Oops, this remained unpublished for a while...
Richard Stallman, notable of the Free Software Foundation, was in Cambridge in April speaking at the Computer Lab's Wednesday Seminar. Stallman is one of computing's true eccentrics. I bumped into him, only very briefly, a couple of times when visiting MIT as a PhD student, but even those short meetings gave me no doubt that he is a quite an unusual character – the last time I'd seen him, he was ever so pleased that by passing some wire over his neck and tying it to the sides of his laptop, he'd been able to arrange it so he could type standing up, a bit like a cinema ice cream salesman – the only tiny hitch being that the plastic coated wire he'd used kept unknotting itself, and the laptop kept nearly crashing to the floor!

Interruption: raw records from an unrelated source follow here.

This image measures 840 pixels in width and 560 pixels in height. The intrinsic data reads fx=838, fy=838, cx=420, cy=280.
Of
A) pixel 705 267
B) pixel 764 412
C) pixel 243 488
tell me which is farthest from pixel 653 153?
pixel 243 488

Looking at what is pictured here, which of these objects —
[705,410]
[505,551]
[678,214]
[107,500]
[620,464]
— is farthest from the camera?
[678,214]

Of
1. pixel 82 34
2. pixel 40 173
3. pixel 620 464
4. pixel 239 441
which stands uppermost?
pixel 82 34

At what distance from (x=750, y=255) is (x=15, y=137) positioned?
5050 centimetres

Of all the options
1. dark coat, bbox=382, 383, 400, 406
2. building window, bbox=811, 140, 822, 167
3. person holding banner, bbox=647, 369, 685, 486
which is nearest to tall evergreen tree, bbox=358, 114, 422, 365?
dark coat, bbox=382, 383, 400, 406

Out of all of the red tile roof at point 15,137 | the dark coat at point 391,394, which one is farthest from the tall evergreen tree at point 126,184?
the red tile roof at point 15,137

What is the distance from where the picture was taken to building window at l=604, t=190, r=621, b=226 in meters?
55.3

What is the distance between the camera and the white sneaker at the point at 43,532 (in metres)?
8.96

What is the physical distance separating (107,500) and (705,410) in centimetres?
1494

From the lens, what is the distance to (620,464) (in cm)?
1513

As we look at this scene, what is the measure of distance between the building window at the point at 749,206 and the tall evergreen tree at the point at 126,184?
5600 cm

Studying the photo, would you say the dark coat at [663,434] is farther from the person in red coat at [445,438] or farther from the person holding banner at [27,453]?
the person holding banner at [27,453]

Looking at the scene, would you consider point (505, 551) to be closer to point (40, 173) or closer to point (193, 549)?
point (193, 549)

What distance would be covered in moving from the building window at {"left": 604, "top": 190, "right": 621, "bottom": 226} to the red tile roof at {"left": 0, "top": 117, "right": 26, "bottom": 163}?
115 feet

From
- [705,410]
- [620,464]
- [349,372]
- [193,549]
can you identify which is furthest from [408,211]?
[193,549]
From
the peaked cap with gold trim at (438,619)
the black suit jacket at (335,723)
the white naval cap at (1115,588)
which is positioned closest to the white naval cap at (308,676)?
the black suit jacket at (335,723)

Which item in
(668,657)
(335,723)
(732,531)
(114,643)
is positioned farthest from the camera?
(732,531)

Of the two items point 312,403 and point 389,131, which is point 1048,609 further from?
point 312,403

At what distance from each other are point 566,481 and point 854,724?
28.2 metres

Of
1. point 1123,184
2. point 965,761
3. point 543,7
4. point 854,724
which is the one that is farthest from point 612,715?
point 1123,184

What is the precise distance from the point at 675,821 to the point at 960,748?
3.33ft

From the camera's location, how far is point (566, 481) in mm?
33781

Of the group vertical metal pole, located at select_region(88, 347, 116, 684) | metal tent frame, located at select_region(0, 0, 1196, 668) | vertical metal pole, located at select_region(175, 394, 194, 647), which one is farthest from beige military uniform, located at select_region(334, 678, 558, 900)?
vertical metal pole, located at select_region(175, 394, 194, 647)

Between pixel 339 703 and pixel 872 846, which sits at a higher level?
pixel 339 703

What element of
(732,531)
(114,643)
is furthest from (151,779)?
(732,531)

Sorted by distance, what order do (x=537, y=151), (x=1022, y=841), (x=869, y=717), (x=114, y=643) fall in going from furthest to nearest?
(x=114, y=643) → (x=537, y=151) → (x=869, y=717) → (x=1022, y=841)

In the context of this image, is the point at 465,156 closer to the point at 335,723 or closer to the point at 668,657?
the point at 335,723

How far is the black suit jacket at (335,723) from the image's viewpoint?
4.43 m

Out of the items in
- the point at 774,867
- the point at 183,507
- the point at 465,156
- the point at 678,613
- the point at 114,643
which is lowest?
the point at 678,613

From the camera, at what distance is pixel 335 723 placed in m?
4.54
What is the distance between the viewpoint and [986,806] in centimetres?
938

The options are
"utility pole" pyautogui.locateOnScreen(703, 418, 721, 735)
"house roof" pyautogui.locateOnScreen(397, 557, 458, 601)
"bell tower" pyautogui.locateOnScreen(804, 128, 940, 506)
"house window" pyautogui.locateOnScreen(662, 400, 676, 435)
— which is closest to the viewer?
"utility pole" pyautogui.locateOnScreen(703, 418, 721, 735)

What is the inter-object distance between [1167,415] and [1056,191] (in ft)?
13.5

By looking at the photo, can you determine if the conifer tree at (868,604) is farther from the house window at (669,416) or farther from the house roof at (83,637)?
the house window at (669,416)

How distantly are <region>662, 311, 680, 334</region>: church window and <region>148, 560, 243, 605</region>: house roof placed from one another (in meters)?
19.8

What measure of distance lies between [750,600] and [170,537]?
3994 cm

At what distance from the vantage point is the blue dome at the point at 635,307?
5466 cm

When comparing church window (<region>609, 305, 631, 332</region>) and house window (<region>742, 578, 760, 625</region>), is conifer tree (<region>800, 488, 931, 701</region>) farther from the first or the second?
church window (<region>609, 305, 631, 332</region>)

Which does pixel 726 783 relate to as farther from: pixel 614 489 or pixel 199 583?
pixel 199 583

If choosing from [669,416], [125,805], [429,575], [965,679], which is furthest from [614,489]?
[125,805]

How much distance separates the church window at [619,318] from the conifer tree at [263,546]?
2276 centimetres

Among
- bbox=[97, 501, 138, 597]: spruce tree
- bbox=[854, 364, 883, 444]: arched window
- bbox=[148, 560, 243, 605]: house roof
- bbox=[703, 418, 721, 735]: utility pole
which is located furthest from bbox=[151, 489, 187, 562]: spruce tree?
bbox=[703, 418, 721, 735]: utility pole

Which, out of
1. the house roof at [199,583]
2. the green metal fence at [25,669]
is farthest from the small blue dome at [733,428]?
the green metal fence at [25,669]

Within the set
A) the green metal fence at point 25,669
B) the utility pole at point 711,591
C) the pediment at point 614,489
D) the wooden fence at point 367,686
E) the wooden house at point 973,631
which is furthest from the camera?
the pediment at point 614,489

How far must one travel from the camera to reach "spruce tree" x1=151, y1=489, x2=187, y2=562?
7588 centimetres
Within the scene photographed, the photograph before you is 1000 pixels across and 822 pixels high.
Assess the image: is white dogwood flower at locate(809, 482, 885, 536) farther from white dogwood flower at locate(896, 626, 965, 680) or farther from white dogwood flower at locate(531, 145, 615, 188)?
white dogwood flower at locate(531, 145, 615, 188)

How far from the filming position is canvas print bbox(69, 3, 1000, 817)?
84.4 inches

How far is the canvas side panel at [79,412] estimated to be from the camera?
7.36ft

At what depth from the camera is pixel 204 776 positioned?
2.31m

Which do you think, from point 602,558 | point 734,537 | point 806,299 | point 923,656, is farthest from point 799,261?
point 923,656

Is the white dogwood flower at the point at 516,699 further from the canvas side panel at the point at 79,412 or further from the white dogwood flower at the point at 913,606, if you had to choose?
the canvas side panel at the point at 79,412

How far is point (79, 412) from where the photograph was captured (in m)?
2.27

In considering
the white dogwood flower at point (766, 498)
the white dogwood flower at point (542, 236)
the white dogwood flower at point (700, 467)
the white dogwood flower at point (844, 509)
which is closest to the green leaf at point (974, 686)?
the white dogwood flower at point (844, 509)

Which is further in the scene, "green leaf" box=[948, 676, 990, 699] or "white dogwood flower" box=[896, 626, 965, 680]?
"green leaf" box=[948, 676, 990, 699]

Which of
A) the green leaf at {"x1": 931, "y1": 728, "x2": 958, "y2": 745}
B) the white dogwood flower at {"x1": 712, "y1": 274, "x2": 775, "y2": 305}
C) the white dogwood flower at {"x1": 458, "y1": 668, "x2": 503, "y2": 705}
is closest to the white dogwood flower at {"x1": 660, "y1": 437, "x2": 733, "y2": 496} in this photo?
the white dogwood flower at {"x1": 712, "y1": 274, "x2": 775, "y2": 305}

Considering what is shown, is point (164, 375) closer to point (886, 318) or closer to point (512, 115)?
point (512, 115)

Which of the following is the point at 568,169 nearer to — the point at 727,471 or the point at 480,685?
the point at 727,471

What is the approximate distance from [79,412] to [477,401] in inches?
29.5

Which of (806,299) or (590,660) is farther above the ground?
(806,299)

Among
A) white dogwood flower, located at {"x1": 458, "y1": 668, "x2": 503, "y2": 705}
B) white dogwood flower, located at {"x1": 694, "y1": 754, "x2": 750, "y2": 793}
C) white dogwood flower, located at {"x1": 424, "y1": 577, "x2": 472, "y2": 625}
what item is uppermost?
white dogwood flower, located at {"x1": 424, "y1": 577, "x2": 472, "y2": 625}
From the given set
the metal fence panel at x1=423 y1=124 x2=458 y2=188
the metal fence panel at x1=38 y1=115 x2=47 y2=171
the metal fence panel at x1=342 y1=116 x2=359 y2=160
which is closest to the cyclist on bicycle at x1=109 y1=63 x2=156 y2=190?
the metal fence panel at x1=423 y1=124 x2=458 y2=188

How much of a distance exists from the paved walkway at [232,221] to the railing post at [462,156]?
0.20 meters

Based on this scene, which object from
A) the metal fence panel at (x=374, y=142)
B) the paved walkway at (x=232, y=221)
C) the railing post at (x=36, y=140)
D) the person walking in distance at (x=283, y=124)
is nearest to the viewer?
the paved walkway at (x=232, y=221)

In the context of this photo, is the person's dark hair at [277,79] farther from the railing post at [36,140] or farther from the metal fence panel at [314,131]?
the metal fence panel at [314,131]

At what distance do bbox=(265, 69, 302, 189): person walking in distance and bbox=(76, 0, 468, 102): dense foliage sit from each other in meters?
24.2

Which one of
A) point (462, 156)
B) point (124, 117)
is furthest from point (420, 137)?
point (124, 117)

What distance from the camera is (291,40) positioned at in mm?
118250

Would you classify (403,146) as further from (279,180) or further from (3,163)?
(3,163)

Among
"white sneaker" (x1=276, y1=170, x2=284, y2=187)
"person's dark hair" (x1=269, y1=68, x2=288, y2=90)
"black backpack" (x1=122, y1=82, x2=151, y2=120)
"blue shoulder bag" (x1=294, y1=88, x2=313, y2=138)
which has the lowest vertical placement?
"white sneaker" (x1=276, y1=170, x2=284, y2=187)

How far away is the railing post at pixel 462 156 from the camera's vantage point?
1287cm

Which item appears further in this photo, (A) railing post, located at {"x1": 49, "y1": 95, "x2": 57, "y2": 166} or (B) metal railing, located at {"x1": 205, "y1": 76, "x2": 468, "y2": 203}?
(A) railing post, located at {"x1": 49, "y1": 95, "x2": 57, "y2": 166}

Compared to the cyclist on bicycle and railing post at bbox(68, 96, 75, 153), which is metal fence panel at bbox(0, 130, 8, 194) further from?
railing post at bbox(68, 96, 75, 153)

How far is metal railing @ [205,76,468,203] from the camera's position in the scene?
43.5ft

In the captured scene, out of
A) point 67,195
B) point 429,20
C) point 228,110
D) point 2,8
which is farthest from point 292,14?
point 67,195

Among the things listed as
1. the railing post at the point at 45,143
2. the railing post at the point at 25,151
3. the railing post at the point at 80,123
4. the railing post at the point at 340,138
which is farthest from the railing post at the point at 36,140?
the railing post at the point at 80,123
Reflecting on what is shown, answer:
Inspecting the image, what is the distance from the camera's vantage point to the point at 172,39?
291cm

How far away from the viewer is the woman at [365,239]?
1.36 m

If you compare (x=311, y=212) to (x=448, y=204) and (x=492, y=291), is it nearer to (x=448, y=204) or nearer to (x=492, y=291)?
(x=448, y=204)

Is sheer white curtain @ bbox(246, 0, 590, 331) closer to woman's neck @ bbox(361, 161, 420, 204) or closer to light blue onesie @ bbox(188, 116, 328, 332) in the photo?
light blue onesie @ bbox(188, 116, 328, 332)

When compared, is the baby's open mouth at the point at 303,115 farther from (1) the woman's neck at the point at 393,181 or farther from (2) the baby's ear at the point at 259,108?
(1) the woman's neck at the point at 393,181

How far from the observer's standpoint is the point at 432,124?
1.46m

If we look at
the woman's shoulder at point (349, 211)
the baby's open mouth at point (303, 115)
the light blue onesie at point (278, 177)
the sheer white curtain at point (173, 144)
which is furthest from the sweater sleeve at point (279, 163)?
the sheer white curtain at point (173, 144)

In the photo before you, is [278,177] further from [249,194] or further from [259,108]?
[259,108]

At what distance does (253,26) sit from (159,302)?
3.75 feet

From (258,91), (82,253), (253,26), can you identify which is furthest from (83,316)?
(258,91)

But I have to say he's a very witty speaker, and someone it's well worth hearing speak if you get the chance – even if you disagree with everything he says, you will probably enjoy the talk. In this talk, he had grand plans to change the world of copyright by categorising every book in the world as being a personal account, a work of art, or having practical value as a work of instruction (eg, a recipe book), and then giving everything but the artistic books away free. There was a slight lack of realism to his vision – Gordon Ramsay agreeing his recipes are artless? Harold Pinter agreeing his "purely artistic" work has no instructive value? And anyone agreeing to this regime in the first place? But Stallman's humour worked in a way that seemed somehow reminiscent of Jimmy Carr, and the audience was entertained both by the content and his manner.
There were a few odd moments of course. He was particularly irked by the projectionist wanting to dim the house lights for the talk ("do you want me to go to sleep?", he objected). And at the end of the talk he insisted people should queue for the microphone rather than waiting for it to be passed to them, because it's so much more efficient. Normally this might work, but with the very long benches and tight seats of the Computer Lab lecture theatre it meant audience members were having to climb over each other or ask half a dozen other people to stand up so they could squeeze past each other to reach the aisle. Half the room was shuffling itself around and uttering "excuse me" like a regular chant, and Stallman was blissfully oblivious to it and happy with his efficient solution. But, as I say, these turn out to be very humorous moments to watch rather than awkward.